Exercise goal: Please copy out everything in the data below from the line containing "As seen in this" down to and including the line containing "0.65 meters", keeping each line unchanged.

Records from a dataset:
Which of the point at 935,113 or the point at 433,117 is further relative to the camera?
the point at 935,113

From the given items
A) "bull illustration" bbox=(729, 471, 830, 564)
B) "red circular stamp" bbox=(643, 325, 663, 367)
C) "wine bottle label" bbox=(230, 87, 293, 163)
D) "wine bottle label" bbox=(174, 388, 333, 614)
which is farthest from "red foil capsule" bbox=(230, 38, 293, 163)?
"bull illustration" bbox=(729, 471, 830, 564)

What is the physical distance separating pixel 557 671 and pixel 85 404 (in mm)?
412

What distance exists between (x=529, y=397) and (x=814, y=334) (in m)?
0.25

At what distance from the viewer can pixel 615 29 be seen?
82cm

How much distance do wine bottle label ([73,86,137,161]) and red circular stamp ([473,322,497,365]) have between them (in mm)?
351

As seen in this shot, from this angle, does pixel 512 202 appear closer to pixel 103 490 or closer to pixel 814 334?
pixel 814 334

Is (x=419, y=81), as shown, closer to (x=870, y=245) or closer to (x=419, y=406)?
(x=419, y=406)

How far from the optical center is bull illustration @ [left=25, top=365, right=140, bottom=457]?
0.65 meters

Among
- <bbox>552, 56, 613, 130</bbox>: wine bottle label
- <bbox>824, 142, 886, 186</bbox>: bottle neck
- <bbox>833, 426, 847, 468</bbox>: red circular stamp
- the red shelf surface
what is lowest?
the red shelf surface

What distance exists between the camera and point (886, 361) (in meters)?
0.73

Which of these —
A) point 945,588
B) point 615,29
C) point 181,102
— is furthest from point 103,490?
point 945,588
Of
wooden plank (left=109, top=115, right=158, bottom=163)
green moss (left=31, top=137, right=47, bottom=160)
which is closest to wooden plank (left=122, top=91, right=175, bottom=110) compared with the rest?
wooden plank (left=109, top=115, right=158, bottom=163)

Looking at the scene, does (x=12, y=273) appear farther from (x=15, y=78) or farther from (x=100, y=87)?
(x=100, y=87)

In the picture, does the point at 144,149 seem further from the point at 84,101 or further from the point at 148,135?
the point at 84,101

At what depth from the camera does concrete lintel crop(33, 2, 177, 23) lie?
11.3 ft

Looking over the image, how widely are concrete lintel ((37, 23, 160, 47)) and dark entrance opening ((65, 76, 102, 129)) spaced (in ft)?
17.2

Problem solution:
As seen in this shot, from this angle, does pixel 512 202 appear closer to pixel 103 490 or closer to pixel 814 334?
pixel 814 334

Is (x=419, y=81), as shown, closer to (x=870, y=245) or closer to (x=419, y=406)?
(x=419, y=406)

How far from the optical center is bull illustration @ [left=25, top=365, right=140, bottom=457]?
0.65 meters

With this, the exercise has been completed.